WRITTEN TASK: Show each line of the records below that contains the word "this". Case counts.

Start

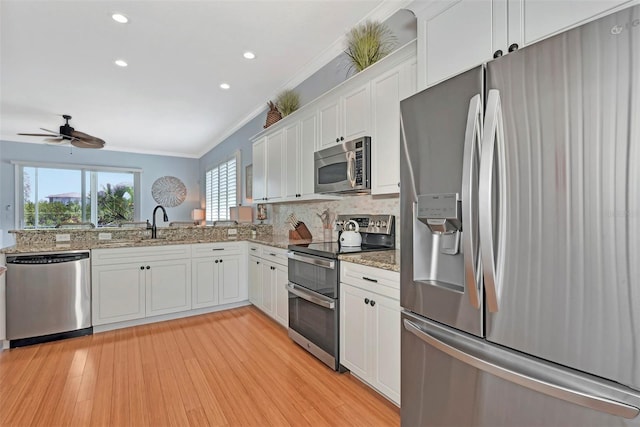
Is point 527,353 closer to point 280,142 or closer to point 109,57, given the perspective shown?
point 280,142

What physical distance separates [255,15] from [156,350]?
3.00 meters

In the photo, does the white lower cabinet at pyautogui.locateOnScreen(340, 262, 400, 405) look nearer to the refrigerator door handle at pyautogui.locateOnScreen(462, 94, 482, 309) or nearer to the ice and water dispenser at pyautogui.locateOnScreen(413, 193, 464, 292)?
the ice and water dispenser at pyautogui.locateOnScreen(413, 193, 464, 292)

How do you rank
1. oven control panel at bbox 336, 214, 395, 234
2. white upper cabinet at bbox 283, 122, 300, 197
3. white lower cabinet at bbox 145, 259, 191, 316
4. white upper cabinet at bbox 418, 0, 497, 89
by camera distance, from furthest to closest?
white lower cabinet at bbox 145, 259, 191, 316
white upper cabinet at bbox 283, 122, 300, 197
oven control panel at bbox 336, 214, 395, 234
white upper cabinet at bbox 418, 0, 497, 89

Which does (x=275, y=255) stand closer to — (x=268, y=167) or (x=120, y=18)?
(x=268, y=167)

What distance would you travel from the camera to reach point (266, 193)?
13.3 feet

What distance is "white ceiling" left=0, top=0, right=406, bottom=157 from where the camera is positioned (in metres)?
2.64

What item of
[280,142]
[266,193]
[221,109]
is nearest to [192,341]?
[266,193]

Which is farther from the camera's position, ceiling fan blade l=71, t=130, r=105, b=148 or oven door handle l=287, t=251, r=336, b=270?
ceiling fan blade l=71, t=130, r=105, b=148

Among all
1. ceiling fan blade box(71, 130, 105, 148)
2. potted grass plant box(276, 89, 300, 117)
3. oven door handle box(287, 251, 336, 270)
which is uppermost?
potted grass plant box(276, 89, 300, 117)

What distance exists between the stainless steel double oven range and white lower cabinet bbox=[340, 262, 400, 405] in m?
0.09

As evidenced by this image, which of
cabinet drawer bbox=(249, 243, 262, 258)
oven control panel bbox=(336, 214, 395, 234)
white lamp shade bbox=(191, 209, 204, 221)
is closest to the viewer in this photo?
oven control panel bbox=(336, 214, 395, 234)

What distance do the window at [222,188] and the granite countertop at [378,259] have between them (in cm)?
392

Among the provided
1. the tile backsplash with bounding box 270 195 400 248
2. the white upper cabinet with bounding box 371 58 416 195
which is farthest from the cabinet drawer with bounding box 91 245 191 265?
the white upper cabinet with bounding box 371 58 416 195

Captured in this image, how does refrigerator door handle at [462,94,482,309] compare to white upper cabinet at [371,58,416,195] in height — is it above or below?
below
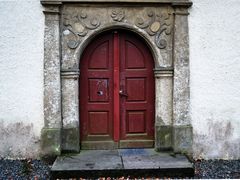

End

TASK ANSWER:
As evidenced by this image, which of
is closest to the viewer in this photo?
Captured in this image, how does refrigerator door handle at [462,94,482,309] compare to white upper cabinet at [371,58,416,195] in height — is it above or below?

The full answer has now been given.